Vassilev, identified in court documents as B.P., was charged with stealing 205 million Bulgarian lev ($114 million) from the bank in 2017. An investigation was launched in 2014, following media reports about his allegedly shady business dealings.

As part of the investigation, the Bulgarian government found that both Vassilev and members of his families had assets that the government deemed suspicious. It initiated civil proceedings at the Sofia City Court to freeze or confiscate them.

Corporate Commercial Bank, then Bulgaria’s fourth largest bank, collapsed in 2014 after customers panicked by media reports of Vassilev’s alleged misbehavior rushed to withdraw their assets. The collapse triggered a national banking crisis. The Bulgarian government would eventually spend 2 billion Bulgarian lev ($1.39 billion) bailing out depositors.

The local court was unclear whether, under the European Union Framework on Confiscation of Crime-Related Proceeds, it was allowed to order the confiscation of assets from people charged with civil offenses or from people whose criminal charges were still pending. The framework establishes minimum rules for the confiscation of crime-related proceeds for all 27 member states of the political and economic union.

The Luxembourg-based court found that the framework “does not therefore govern the confiscation of instrumentalities and proceeds ordered in the context of or following proceedings that do not concern the finding of one or more criminal offences.”

Vassilev denies that he did anything illegal.

“Corpbank fell victim to the greediness of the Bulgarian political mafia which controls most state institutions behind the curtain,” he told Forbes in 2015.

He left Bulgaria for Serbia, where he now lives. Serbia denied an extradition request in 2015, though the proceedings in Bulgaria are ongoing.

The Court of Justice ruling is final and cannot be appealed.

★ ★ ★ ★

> Work instructions: Reproduce word for word the passage of the Corpbank case report starting at "The local court" and ending at "Forbes in 2015.".

> Recorded information:
★ ★ ★ ★

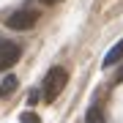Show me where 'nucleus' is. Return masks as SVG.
Listing matches in <instances>:
<instances>
[{"label": "nucleus", "instance_id": "f257e3e1", "mask_svg": "<svg viewBox=\"0 0 123 123\" xmlns=\"http://www.w3.org/2000/svg\"><path fill=\"white\" fill-rule=\"evenodd\" d=\"M66 82H68V74H66V68H60V66L49 68V74L44 77V85H41V88H44V98H47V101H55V98L63 93Z\"/></svg>", "mask_w": 123, "mask_h": 123}, {"label": "nucleus", "instance_id": "f03ea898", "mask_svg": "<svg viewBox=\"0 0 123 123\" xmlns=\"http://www.w3.org/2000/svg\"><path fill=\"white\" fill-rule=\"evenodd\" d=\"M38 22V11H30V8H22V11H14L8 19H6V25L11 27V30H30V27Z\"/></svg>", "mask_w": 123, "mask_h": 123}, {"label": "nucleus", "instance_id": "39448f33", "mask_svg": "<svg viewBox=\"0 0 123 123\" xmlns=\"http://www.w3.org/2000/svg\"><path fill=\"white\" fill-rule=\"evenodd\" d=\"M17 85H19V82H17V77H14V74H8V77L3 79V85H0V96H3V98H8L11 93L17 90Z\"/></svg>", "mask_w": 123, "mask_h": 123}, {"label": "nucleus", "instance_id": "7ed1b4c3", "mask_svg": "<svg viewBox=\"0 0 123 123\" xmlns=\"http://www.w3.org/2000/svg\"><path fill=\"white\" fill-rule=\"evenodd\" d=\"M19 55H22V49H19L14 41H6V38H0V71H6V68H11L14 63L19 60Z\"/></svg>", "mask_w": 123, "mask_h": 123}, {"label": "nucleus", "instance_id": "423d86ee", "mask_svg": "<svg viewBox=\"0 0 123 123\" xmlns=\"http://www.w3.org/2000/svg\"><path fill=\"white\" fill-rule=\"evenodd\" d=\"M85 123H107L104 112H101V107H90V110H88V118H85Z\"/></svg>", "mask_w": 123, "mask_h": 123}, {"label": "nucleus", "instance_id": "20e7f679", "mask_svg": "<svg viewBox=\"0 0 123 123\" xmlns=\"http://www.w3.org/2000/svg\"><path fill=\"white\" fill-rule=\"evenodd\" d=\"M120 57H123V41H118V44L107 52V57H104V68H107V66H115Z\"/></svg>", "mask_w": 123, "mask_h": 123}, {"label": "nucleus", "instance_id": "0eeeda50", "mask_svg": "<svg viewBox=\"0 0 123 123\" xmlns=\"http://www.w3.org/2000/svg\"><path fill=\"white\" fill-rule=\"evenodd\" d=\"M22 123H41V120H38L36 112H25V115H22Z\"/></svg>", "mask_w": 123, "mask_h": 123}, {"label": "nucleus", "instance_id": "6e6552de", "mask_svg": "<svg viewBox=\"0 0 123 123\" xmlns=\"http://www.w3.org/2000/svg\"><path fill=\"white\" fill-rule=\"evenodd\" d=\"M41 3H47V6H52V3H60V0H41Z\"/></svg>", "mask_w": 123, "mask_h": 123}, {"label": "nucleus", "instance_id": "1a4fd4ad", "mask_svg": "<svg viewBox=\"0 0 123 123\" xmlns=\"http://www.w3.org/2000/svg\"><path fill=\"white\" fill-rule=\"evenodd\" d=\"M118 82H123V68H120V74H118Z\"/></svg>", "mask_w": 123, "mask_h": 123}]
</instances>
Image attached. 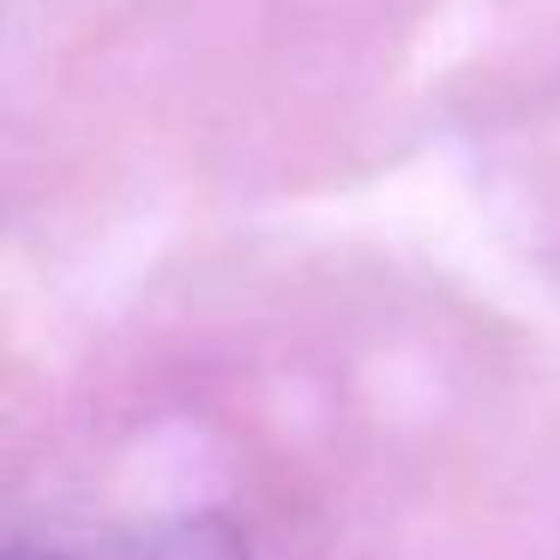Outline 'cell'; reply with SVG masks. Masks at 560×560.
Returning a JSON list of instances; mask_svg holds the SVG:
<instances>
[{
	"label": "cell",
	"instance_id": "obj_1",
	"mask_svg": "<svg viewBox=\"0 0 560 560\" xmlns=\"http://www.w3.org/2000/svg\"><path fill=\"white\" fill-rule=\"evenodd\" d=\"M127 560H247V536L218 512H194V518H163L145 536H133Z\"/></svg>",
	"mask_w": 560,
	"mask_h": 560
},
{
	"label": "cell",
	"instance_id": "obj_2",
	"mask_svg": "<svg viewBox=\"0 0 560 560\" xmlns=\"http://www.w3.org/2000/svg\"><path fill=\"white\" fill-rule=\"evenodd\" d=\"M7 560H61V555H31V548H13Z\"/></svg>",
	"mask_w": 560,
	"mask_h": 560
}]
</instances>
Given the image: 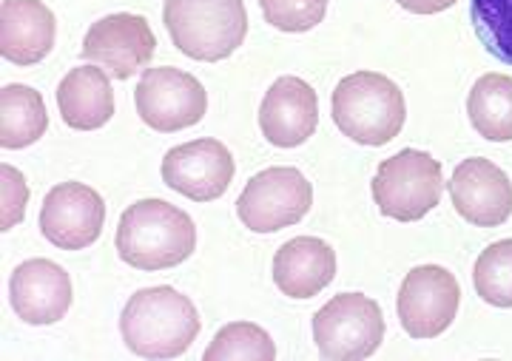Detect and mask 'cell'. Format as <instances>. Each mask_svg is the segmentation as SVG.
Wrapping results in <instances>:
<instances>
[{
	"label": "cell",
	"mask_w": 512,
	"mask_h": 361,
	"mask_svg": "<svg viewBox=\"0 0 512 361\" xmlns=\"http://www.w3.org/2000/svg\"><path fill=\"white\" fill-rule=\"evenodd\" d=\"M157 52V37L143 15H109L92 23L83 37V57L100 66L111 80H128L143 72Z\"/></svg>",
	"instance_id": "30bf717a"
},
{
	"label": "cell",
	"mask_w": 512,
	"mask_h": 361,
	"mask_svg": "<svg viewBox=\"0 0 512 361\" xmlns=\"http://www.w3.org/2000/svg\"><path fill=\"white\" fill-rule=\"evenodd\" d=\"M313 185L291 165H274L254 174L237 199L242 225L254 234H276L308 217Z\"/></svg>",
	"instance_id": "52a82bcc"
},
{
	"label": "cell",
	"mask_w": 512,
	"mask_h": 361,
	"mask_svg": "<svg viewBox=\"0 0 512 361\" xmlns=\"http://www.w3.org/2000/svg\"><path fill=\"white\" fill-rule=\"evenodd\" d=\"M9 302L26 325H55L72 307V279L52 259H26L12 271Z\"/></svg>",
	"instance_id": "9a60e30c"
},
{
	"label": "cell",
	"mask_w": 512,
	"mask_h": 361,
	"mask_svg": "<svg viewBox=\"0 0 512 361\" xmlns=\"http://www.w3.org/2000/svg\"><path fill=\"white\" fill-rule=\"evenodd\" d=\"M319 126V100L311 83L285 74L265 91L259 106L262 137L276 148H299L311 140Z\"/></svg>",
	"instance_id": "5bb4252c"
},
{
	"label": "cell",
	"mask_w": 512,
	"mask_h": 361,
	"mask_svg": "<svg viewBox=\"0 0 512 361\" xmlns=\"http://www.w3.org/2000/svg\"><path fill=\"white\" fill-rule=\"evenodd\" d=\"M370 191L384 217L419 222L441 202L444 171L433 154L404 148L379 163Z\"/></svg>",
	"instance_id": "5b68a950"
},
{
	"label": "cell",
	"mask_w": 512,
	"mask_h": 361,
	"mask_svg": "<svg viewBox=\"0 0 512 361\" xmlns=\"http://www.w3.org/2000/svg\"><path fill=\"white\" fill-rule=\"evenodd\" d=\"M476 293L493 307H512V239L493 242L473 268Z\"/></svg>",
	"instance_id": "7402d4cb"
},
{
	"label": "cell",
	"mask_w": 512,
	"mask_h": 361,
	"mask_svg": "<svg viewBox=\"0 0 512 361\" xmlns=\"http://www.w3.org/2000/svg\"><path fill=\"white\" fill-rule=\"evenodd\" d=\"M205 361H274L276 344L268 336V330H262L254 322H231L214 336V342L205 350Z\"/></svg>",
	"instance_id": "44dd1931"
},
{
	"label": "cell",
	"mask_w": 512,
	"mask_h": 361,
	"mask_svg": "<svg viewBox=\"0 0 512 361\" xmlns=\"http://www.w3.org/2000/svg\"><path fill=\"white\" fill-rule=\"evenodd\" d=\"M396 3L413 15H439L444 9L456 6L458 0H396Z\"/></svg>",
	"instance_id": "484cf974"
},
{
	"label": "cell",
	"mask_w": 512,
	"mask_h": 361,
	"mask_svg": "<svg viewBox=\"0 0 512 361\" xmlns=\"http://www.w3.org/2000/svg\"><path fill=\"white\" fill-rule=\"evenodd\" d=\"M57 20L40 0L0 3V55L12 66H35L55 49Z\"/></svg>",
	"instance_id": "2e32d148"
},
{
	"label": "cell",
	"mask_w": 512,
	"mask_h": 361,
	"mask_svg": "<svg viewBox=\"0 0 512 361\" xmlns=\"http://www.w3.org/2000/svg\"><path fill=\"white\" fill-rule=\"evenodd\" d=\"M117 253L137 271H168L183 265L197 248V225L183 208L165 199L128 205L117 225Z\"/></svg>",
	"instance_id": "6da1fadb"
},
{
	"label": "cell",
	"mask_w": 512,
	"mask_h": 361,
	"mask_svg": "<svg viewBox=\"0 0 512 361\" xmlns=\"http://www.w3.org/2000/svg\"><path fill=\"white\" fill-rule=\"evenodd\" d=\"M57 109L74 131H97L114 117L111 77L100 66H77L57 86Z\"/></svg>",
	"instance_id": "ac0fdd59"
},
{
	"label": "cell",
	"mask_w": 512,
	"mask_h": 361,
	"mask_svg": "<svg viewBox=\"0 0 512 361\" xmlns=\"http://www.w3.org/2000/svg\"><path fill=\"white\" fill-rule=\"evenodd\" d=\"M447 191L458 217L467 219L470 225L498 228L512 217V180L507 171L484 157L458 163L447 182Z\"/></svg>",
	"instance_id": "4fadbf2b"
},
{
	"label": "cell",
	"mask_w": 512,
	"mask_h": 361,
	"mask_svg": "<svg viewBox=\"0 0 512 361\" xmlns=\"http://www.w3.org/2000/svg\"><path fill=\"white\" fill-rule=\"evenodd\" d=\"M470 20L481 46L498 63L512 66V0H473Z\"/></svg>",
	"instance_id": "603a6c76"
},
{
	"label": "cell",
	"mask_w": 512,
	"mask_h": 361,
	"mask_svg": "<svg viewBox=\"0 0 512 361\" xmlns=\"http://www.w3.org/2000/svg\"><path fill=\"white\" fill-rule=\"evenodd\" d=\"M0 177H3V208H0V231H12L26 214V202H29V188L18 168L12 165H0Z\"/></svg>",
	"instance_id": "d4e9b609"
},
{
	"label": "cell",
	"mask_w": 512,
	"mask_h": 361,
	"mask_svg": "<svg viewBox=\"0 0 512 361\" xmlns=\"http://www.w3.org/2000/svg\"><path fill=\"white\" fill-rule=\"evenodd\" d=\"M336 276V251L319 236H296L274 256V282L291 299H313Z\"/></svg>",
	"instance_id": "e0dca14e"
},
{
	"label": "cell",
	"mask_w": 512,
	"mask_h": 361,
	"mask_svg": "<svg viewBox=\"0 0 512 361\" xmlns=\"http://www.w3.org/2000/svg\"><path fill=\"white\" fill-rule=\"evenodd\" d=\"M163 23L171 43L200 63L231 57L248 35L242 0H165Z\"/></svg>",
	"instance_id": "277c9868"
},
{
	"label": "cell",
	"mask_w": 512,
	"mask_h": 361,
	"mask_svg": "<svg viewBox=\"0 0 512 361\" xmlns=\"http://www.w3.org/2000/svg\"><path fill=\"white\" fill-rule=\"evenodd\" d=\"M467 114L478 134L490 143L512 140V77L490 72L478 77L467 97Z\"/></svg>",
	"instance_id": "ffe728a7"
},
{
	"label": "cell",
	"mask_w": 512,
	"mask_h": 361,
	"mask_svg": "<svg viewBox=\"0 0 512 361\" xmlns=\"http://www.w3.org/2000/svg\"><path fill=\"white\" fill-rule=\"evenodd\" d=\"M461 288L456 276L441 265H419L404 276L396 313L410 339H436L456 319Z\"/></svg>",
	"instance_id": "9c48e42d"
},
{
	"label": "cell",
	"mask_w": 512,
	"mask_h": 361,
	"mask_svg": "<svg viewBox=\"0 0 512 361\" xmlns=\"http://www.w3.org/2000/svg\"><path fill=\"white\" fill-rule=\"evenodd\" d=\"M384 339V316L365 293H339L313 313V342L328 361H362Z\"/></svg>",
	"instance_id": "8992f818"
},
{
	"label": "cell",
	"mask_w": 512,
	"mask_h": 361,
	"mask_svg": "<svg viewBox=\"0 0 512 361\" xmlns=\"http://www.w3.org/2000/svg\"><path fill=\"white\" fill-rule=\"evenodd\" d=\"M106 202L83 182L55 185L40 208V231L60 251H83L103 234Z\"/></svg>",
	"instance_id": "8fae6325"
},
{
	"label": "cell",
	"mask_w": 512,
	"mask_h": 361,
	"mask_svg": "<svg viewBox=\"0 0 512 361\" xmlns=\"http://www.w3.org/2000/svg\"><path fill=\"white\" fill-rule=\"evenodd\" d=\"M134 106L140 120L160 134H174L200 123L208 111V91L194 74L160 66L146 69L137 89H134Z\"/></svg>",
	"instance_id": "ba28073f"
},
{
	"label": "cell",
	"mask_w": 512,
	"mask_h": 361,
	"mask_svg": "<svg viewBox=\"0 0 512 361\" xmlns=\"http://www.w3.org/2000/svg\"><path fill=\"white\" fill-rule=\"evenodd\" d=\"M234 171L237 165L231 151L214 137L177 145L163 157L165 185L194 202L220 199L234 180Z\"/></svg>",
	"instance_id": "7c38bea8"
},
{
	"label": "cell",
	"mask_w": 512,
	"mask_h": 361,
	"mask_svg": "<svg viewBox=\"0 0 512 361\" xmlns=\"http://www.w3.org/2000/svg\"><path fill=\"white\" fill-rule=\"evenodd\" d=\"M49 128V114L40 91L23 83H9L0 89V145L18 151L37 143Z\"/></svg>",
	"instance_id": "d6986e66"
},
{
	"label": "cell",
	"mask_w": 512,
	"mask_h": 361,
	"mask_svg": "<svg viewBox=\"0 0 512 361\" xmlns=\"http://www.w3.org/2000/svg\"><path fill=\"white\" fill-rule=\"evenodd\" d=\"M333 123L353 143L379 148L402 134L407 120L402 89L379 72H353L330 97Z\"/></svg>",
	"instance_id": "3957f363"
},
{
	"label": "cell",
	"mask_w": 512,
	"mask_h": 361,
	"mask_svg": "<svg viewBox=\"0 0 512 361\" xmlns=\"http://www.w3.org/2000/svg\"><path fill=\"white\" fill-rule=\"evenodd\" d=\"M200 313L180 290L157 285L137 290L123 307L120 333L143 359H177L200 336Z\"/></svg>",
	"instance_id": "7a4b0ae2"
},
{
	"label": "cell",
	"mask_w": 512,
	"mask_h": 361,
	"mask_svg": "<svg viewBox=\"0 0 512 361\" xmlns=\"http://www.w3.org/2000/svg\"><path fill=\"white\" fill-rule=\"evenodd\" d=\"M330 0H259L262 18L279 32H311L328 15Z\"/></svg>",
	"instance_id": "cb8c5ba5"
}]
</instances>
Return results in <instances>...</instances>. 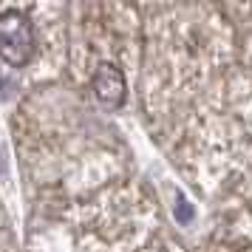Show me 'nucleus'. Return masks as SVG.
I'll list each match as a JSON object with an SVG mask.
<instances>
[{
  "label": "nucleus",
  "mask_w": 252,
  "mask_h": 252,
  "mask_svg": "<svg viewBox=\"0 0 252 252\" xmlns=\"http://www.w3.org/2000/svg\"><path fill=\"white\" fill-rule=\"evenodd\" d=\"M34 54V29L29 17L17 9L0 12V60L20 68Z\"/></svg>",
  "instance_id": "1"
},
{
  "label": "nucleus",
  "mask_w": 252,
  "mask_h": 252,
  "mask_svg": "<svg viewBox=\"0 0 252 252\" xmlns=\"http://www.w3.org/2000/svg\"><path fill=\"white\" fill-rule=\"evenodd\" d=\"M91 88L96 94V99L102 105H108V108H119V105L125 102V77L111 63H105V65H99V68L94 71Z\"/></svg>",
  "instance_id": "2"
}]
</instances>
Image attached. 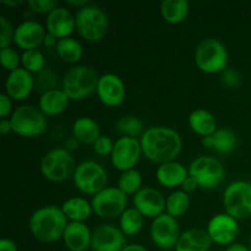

★ ★ ★ ★

> In response:
The local court was unclear whether, under the European Union Framework on Confiscation of Crime-Related Proceeds, it was allowed to order the confiscation of assets from people charged with civil offenses or from people whose criminal charges were still pending. The framework establishes minimum rules for the confiscation of crime-related proceeds for all 27 member states of the political and economic union.

The Luxembourg-based court found that the framework “does not therefore govern the confiscation of instrumentalities and proceeds ordered in the context of or following proceedings that do not concern the finding of one or more criminal offences.”

Vassilev denies that he did anything illegal.

“Corpbank fell victim to the greediness of the Bulgarian political mafia which controls most state institutions behind the curtain,” he told Forbes in 2015.